Paraphrasing it, there is no “silver bullet” that can solve the issue. But a combination of small increments across a wide range of areas, will lead to a significant change.
With that idea in mind, and within the strategic context, at a fleet management level, companies, fleet managers, and drivers can help by taking proactive steps to mitigate risk, and react more rapidly, when things go wrong.
Here’s some additional insight we found, about fleet management in Latin America.
A 2014 report by ABI research highlighted how the use of telematics had been mainly for security reasons in Latin American fleet management.
Rather than risk management and operational efficiency.
It went on to highlight how that was beginning to change, with market forces, society, and government factors all combining to lead fleet operators into using telematics for wider solutions than just security.
This point of view was more recently echoed in a Berg Insight report, which stated:
“Latin America has traditionally presented a very different scenario (to North America), often requiring an educational process in order to extend the perception of fleet management beyond security related aspects.”
The report went onto say that it was “of the opinion that the market for fleet management in Latin America is in a growth period which will continue in the years to come.”
It underlined this with a view that the penetration rate for telematics units in fleet management would move from 9.7% in 2016 to 17% in 2021.
A near doubling in only five years.
Commercial vehicle fleets play an essential role in the economies of Latin America.
With logistic and transport operators primarily relying on road transport, as the railway networks are not as extensive as the road and highway networks.

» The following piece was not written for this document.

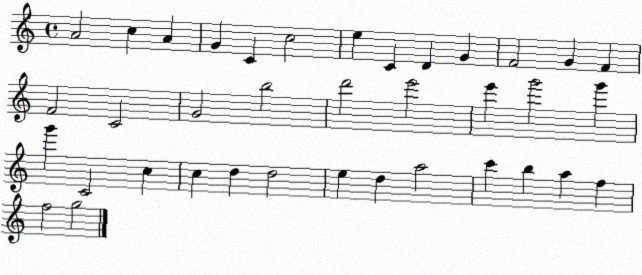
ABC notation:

Additionally, as part of the drive to improve public health and safety, the road networks are receiving substantial investment for modernisation. Which also promotes sustainability through better quality roads contributing to a reduction in vehicle emissions.
Given this, it is not surprising that the number of commercial vehicles in operation in Latin America’s fleets is estimated at 27 million.
Of which six million are heavy trucks/HGVs and 21 million are light commercial vehicles.
As mentioned above and highlighted in the quoted reports, the use of telematics in fleet management in Latin America, is changing.
Investments in the systems are being made on the basis of reducing operating costs, and improving fleet, driver, and public safety.
Fleet operators are therefore going for the latest telematics systems, which give a focus on vehicle and driver safety. These tend to be the camera-based systems which support driver behaviour management.
As such, many of the fleet operators are embracing the shared responsibility to contribute to reductions in road traffic accidents, in the region.
However, within all this, there is one striking difference in the Latin American fleet management market, which CMS has noted. It was also highlighted in a report by one of the telematics manufacturers.
That is, the drive for improved safety is not being driven by a culture of litigation risk control, and corporate reputation management, as is the case in the USA.
No, the drive for safer fleets and safer roads is simpler than that. And, more human.
It is about keeping drivers safe and their family’s whole.
By observation then, that deep cultural belief in family, which everyone identifies with Latin American culture, is probably the one key difference about fleet management in Latin America.